## Exercise instructions
Quote every one of the following entries word for word, keeping each line unchanged.

## Listed entries
_ _ _ _

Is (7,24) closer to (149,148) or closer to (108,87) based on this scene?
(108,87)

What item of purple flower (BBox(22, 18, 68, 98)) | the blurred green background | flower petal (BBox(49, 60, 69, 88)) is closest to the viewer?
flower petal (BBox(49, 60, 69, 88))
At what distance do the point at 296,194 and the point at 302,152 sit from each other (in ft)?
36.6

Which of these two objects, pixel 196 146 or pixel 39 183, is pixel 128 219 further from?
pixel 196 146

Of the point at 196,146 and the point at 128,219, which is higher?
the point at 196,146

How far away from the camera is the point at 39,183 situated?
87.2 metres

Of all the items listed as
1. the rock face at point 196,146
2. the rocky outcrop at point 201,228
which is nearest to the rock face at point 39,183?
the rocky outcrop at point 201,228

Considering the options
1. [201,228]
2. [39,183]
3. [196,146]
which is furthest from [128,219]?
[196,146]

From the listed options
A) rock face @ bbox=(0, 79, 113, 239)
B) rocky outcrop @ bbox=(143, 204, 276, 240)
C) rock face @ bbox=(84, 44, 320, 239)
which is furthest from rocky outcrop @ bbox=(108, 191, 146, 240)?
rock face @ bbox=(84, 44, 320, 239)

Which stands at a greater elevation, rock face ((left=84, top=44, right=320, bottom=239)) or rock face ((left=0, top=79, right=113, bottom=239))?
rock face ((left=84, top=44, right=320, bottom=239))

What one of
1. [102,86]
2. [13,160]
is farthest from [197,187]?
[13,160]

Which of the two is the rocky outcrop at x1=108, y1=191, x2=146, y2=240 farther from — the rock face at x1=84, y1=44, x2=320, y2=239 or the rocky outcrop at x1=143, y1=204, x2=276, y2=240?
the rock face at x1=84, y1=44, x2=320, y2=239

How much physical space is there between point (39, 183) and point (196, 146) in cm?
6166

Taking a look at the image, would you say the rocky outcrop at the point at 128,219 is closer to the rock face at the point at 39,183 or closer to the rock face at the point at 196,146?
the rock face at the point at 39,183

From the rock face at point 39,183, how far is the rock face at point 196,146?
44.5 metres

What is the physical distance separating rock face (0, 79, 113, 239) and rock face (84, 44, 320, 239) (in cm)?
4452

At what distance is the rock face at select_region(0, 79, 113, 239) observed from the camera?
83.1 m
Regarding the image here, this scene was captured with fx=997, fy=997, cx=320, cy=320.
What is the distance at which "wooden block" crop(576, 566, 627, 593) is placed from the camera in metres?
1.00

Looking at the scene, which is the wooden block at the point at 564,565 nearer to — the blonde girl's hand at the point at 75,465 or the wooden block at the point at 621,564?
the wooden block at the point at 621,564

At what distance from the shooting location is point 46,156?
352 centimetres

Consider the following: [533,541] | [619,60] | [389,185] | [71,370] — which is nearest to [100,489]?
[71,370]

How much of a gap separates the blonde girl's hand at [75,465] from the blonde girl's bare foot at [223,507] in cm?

_ _ _ _

## Task solution
Is (7,24) closer to (149,148) or closer to (108,87) based on this scene?
(108,87)

What item of purple flower (BBox(22, 18, 68, 98)) | the blurred green background | flower petal (BBox(49, 60, 69, 88)) is closest to the viewer?
flower petal (BBox(49, 60, 69, 88))
At what distance do the point at 296,194 and the point at 302,152 sit from each other (in ft)?
36.6

Which of these two objects, pixel 196 146 or pixel 39 183, is pixel 128 219 further from?
pixel 196 146

Of the point at 196,146 and the point at 128,219, which is higher?
the point at 196,146

How far away from the camera is the point at 39,183 situated?
87.2 metres

Of all the items listed as
1. the rock face at point 196,146
2. the rocky outcrop at point 201,228
which is nearest to the rock face at point 39,183?
the rocky outcrop at point 201,228

Considering the options
1. [201,228]
2. [39,183]
3. [196,146]
which is furthest from [128,219]?
[196,146]

From the listed options
A) rock face @ bbox=(0, 79, 113, 239)
B) rocky outcrop @ bbox=(143, 204, 276, 240)
C) rock face @ bbox=(84, 44, 320, 239)
which is furthest from rocky outcrop @ bbox=(108, 191, 146, 240)?
rock face @ bbox=(84, 44, 320, 239)

Which stands at a greater elevation, rock face ((left=84, top=44, right=320, bottom=239)) or rock face ((left=0, top=79, right=113, bottom=239))?
rock face ((left=84, top=44, right=320, bottom=239))

What one of
1. [102,86]
2. [13,160]
is farthest from [197,187]?
[13,160]

Which of the two is the rocky outcrop at x1=108, y1=191, x2=146, y2=240 farther from — the rock face at x1=84, y1=44, x2=320, y2=239 or the rocky outcrop at x1=143, y1=204, x2=276, y2=240?
the rock face at x1=84, y1=44, x2=320, y2=239

How much physical space is there between point (39, 183) and point (196, 146) in cm?
6166

Taking a look at the image, would you say the rocky outcrop at the point at 128,219 is closer to the rock face at the point at 39,183 or closer to the rock face at the point at 196,146?
the rock face at the point at 39,183

From the rock face at point 39,183, how far is the rock face at point 196,146?
44.5 metres

What is the physical distance separating rock face (0, 79, 113, 239) and rock face (84, 44, 320, 239) (in cm)?
4452

At what distance is the rock face at select_region(0, 79, 113, 239) observed from the camera?
83.1 m
Regarding the image here, this scene was captured with fx=997, fy=997, cx=320, cy=320.
What is the distance at which "wooden block" crop(576, 566, 627, 593) is placed from the camera in metres?
1.00

Looking at the scene, which is the wooden block at the point at 564,565 nearer to — the blonde girl's hand at the point at 75,465 or the wooden block at the point at 621,564?
the wooden block at the point at 621,564

At what distance from the shooting location is point 46,156?
352 centimetres

Consider the following: [533,541] | [619,60] | [389,185] | [71,370] — which is nearest to [100,489]?
[71,370]

How much of a gap separates the blonde girl's hand at [75,465] from the blonde girl's bare foot at [223,507] in cm?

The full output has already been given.